Another factor that can influence investors is FOMO, or the fear of missing out, especially with tech giants and popular consumer-facing stocks.

What if you'd invested in Texas Instruments (TXN - Free Report) ten years ago? It may not have been easy to hold on to TXN for all that time, but if you did, how much would your investment be worth today?

Texas Instruments' Business In-Depth

With that in mind, let's take a look at Texas Instruments' main business drivers.

Headquartered in Dallas, Texas, Texas Instruments, Inc. is an original equipment manufacturer of analog, mixed signal and digital signal processing (DSP) integrated circuits.

TI has manufacturing and design facilities, including wafer fabrication and assembly/test operations in North America, Asia and Europe.

Management’s strategy has been to build assets that would be fully utilized through their lifetimes and outsource any excess demand in peak situations to outside foundries.

The company’s Analog segment generated 75.3% of revenue in 2020 (up from 71% in 2019). Analog products have been categorized into three—high performance analog, high volume analog and logic, and power management.

The Embedded Processing segment generated 17.8% of revenue (down from 20.5% in 2019). This segment includes TI’s OMAP, connectivity solutions, non-wireless DSPs and microprocessors.

The Other segment generated the remaining 6.9% (down from 8.5% in 2019). The segment includes smaller semiconductor product lines, such as DLP products, RISC microprocessors and ASICs, calculators and other schoolroom tools, and royalties.

The company's products are sold in industrial, personal electronics, automotive, communications, enterprise and other end-markets.



 

Bottom Line

Putting together a successful investment portfolio takes a combination of research, patience, and a little bit of risk. For Texas Instruments, if you bought shares a decade ago, you're likely feeling really good about your investment today.

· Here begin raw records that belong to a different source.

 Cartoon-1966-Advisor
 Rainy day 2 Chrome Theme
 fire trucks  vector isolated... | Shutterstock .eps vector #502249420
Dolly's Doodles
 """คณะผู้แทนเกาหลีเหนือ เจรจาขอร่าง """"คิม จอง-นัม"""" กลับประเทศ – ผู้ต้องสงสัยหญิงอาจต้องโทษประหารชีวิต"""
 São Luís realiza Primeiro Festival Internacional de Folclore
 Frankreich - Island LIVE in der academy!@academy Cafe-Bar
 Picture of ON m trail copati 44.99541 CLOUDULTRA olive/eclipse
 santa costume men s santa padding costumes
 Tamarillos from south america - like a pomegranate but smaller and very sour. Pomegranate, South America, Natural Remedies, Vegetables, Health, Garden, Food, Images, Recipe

A $1000 investment made in June 2011 would be worth $5,570.97, or a gain of 457.10%, as of June 3, 2021, according to our calculations. This return excludes dividends but includes price appreciation.

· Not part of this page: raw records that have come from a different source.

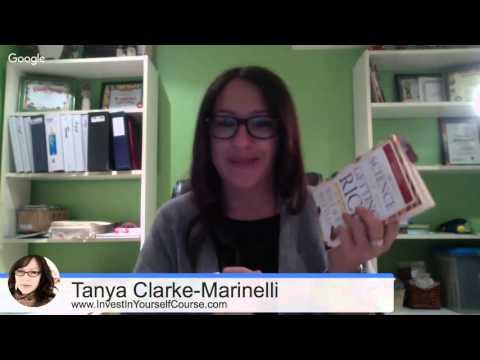 Money Mindset Shift Free Webinar Training with Tanya Clarke-Marinelli #3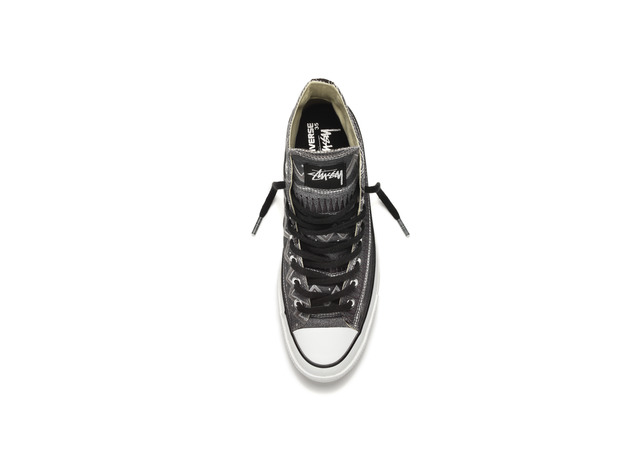 Converse_Chuck_Taylor_All_Star_70_Stussy_35_Black_Top_33492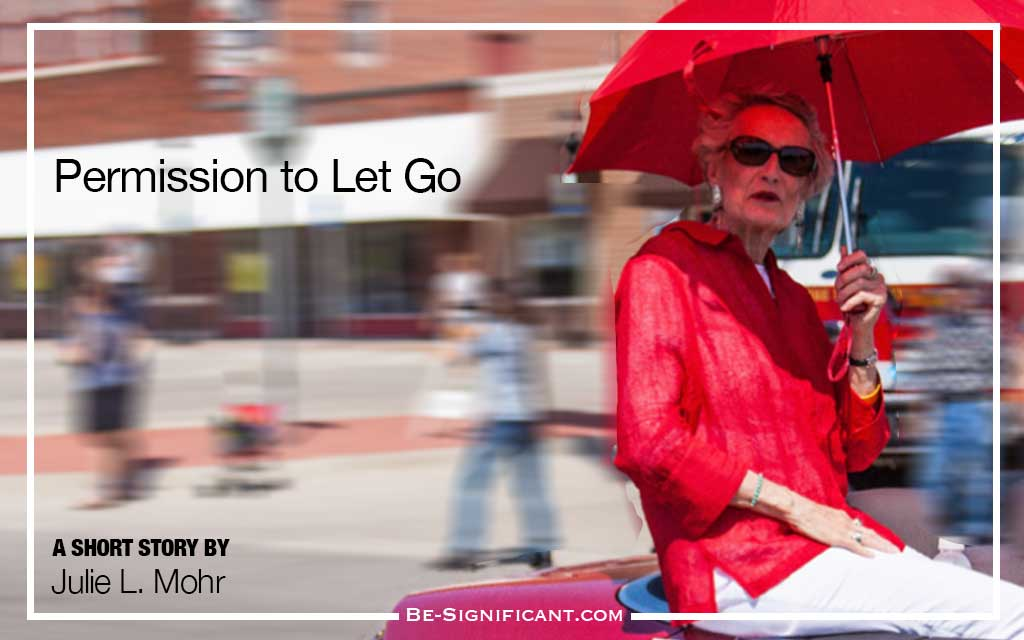 Permission to Let Go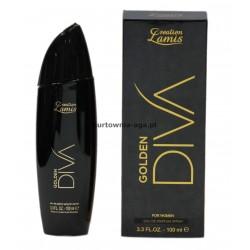 DIVA GOLDEN  for women eau de parfum 100 ml Lamis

In comparison, the S&P 500 gained 220.51% and the price of gold went up 19.01% over the same time frame.

Analysts are forecasting more upside for TXN too.

Texas Instruments is benefiting from growth in the personal electronics market owing to coronavirus-led increasing work-from-home trend. Further rebound in the automotive market remains major positive. Additionally, solid momentum across Analog segment owing to robust signal chain and power product lines, is contributing well to the top line. Also, robust Embedded Processing segment is contributing well. Notably, solid investments in new growth avenues and competitive advantages remain tailwinds. Further, the company’s portfolio of long-lived products and efficient manufacturing strategies are other positives. Also, continuous returns to shareholders are likely to help the stock in gaining investors optimism further. The stock has outperformed its industry over a year. However, coronavirus related uncertainties remain major headwinds.

The stock has jumped 5.01% over the past four weeks. Additionally, no earnings estimate has gone lower in the past two months, compared to 11 higher, for fiscal 2021; the consensus estimate has moved up as well.